We have reviewed your letters of October 14, 25, and 29, 1996. We conclude that the modified 1986 model using the heat transfer coefficient correlation discussed in the letter of October 29, 1996, by assuming a linear interpolation of the heat transfer coefficient in the range of reflood rates between 1 in/sec and 1.77 in/sec, is conservative with respect to the measured values and corrects the nonphysical behavior of the 1986 model that we identified in our letter of October 11, 1996. Therefore, we conclude that this model is an acceptable model, in accordance with 50.46(a)(1)(i), for determining that HBR meets the acceptance criteria of 50.46.
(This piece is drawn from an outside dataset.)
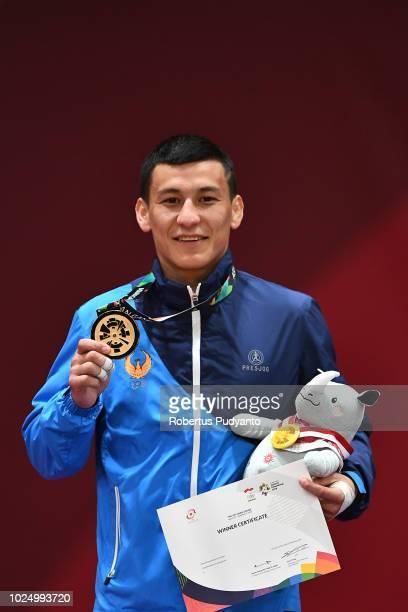 Gold medalist Diyorbek Urozboev of Uzbekistan celebrates on the podium during Men's Judo -60kg victory ceremony at JCC Plenary Hall on day eleven of...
Although the staff has accepted your justification for continued operation of HBR up to 87 EFPDs with use of the 1986 model (i.e., a linear interpolation of the heat transfer coefficients within the reflood rates between 1 in/sec and 1.77 in/sec), the NRC staff has determined that it is necessary to review in more detail how the reflood heat transfer coefficient correlation is applied using the SPC methodology for the LBLOCA. Accordingly, we request that you submit the information described in the enclosed request for additional information (RAI) to permit the NRC staff to determine if the application of the 1986 model for HBR is consistent with the database on which the reflood heat transfer coefficient correlation is based. We also request that you address how you plan for HBR to comply with 50.46 for power operation after 87 EFPDs.

Mr. C. S. Hinnant

- 4 You are requested to provide the response to this RAI within 45 days of the receipt of this letter.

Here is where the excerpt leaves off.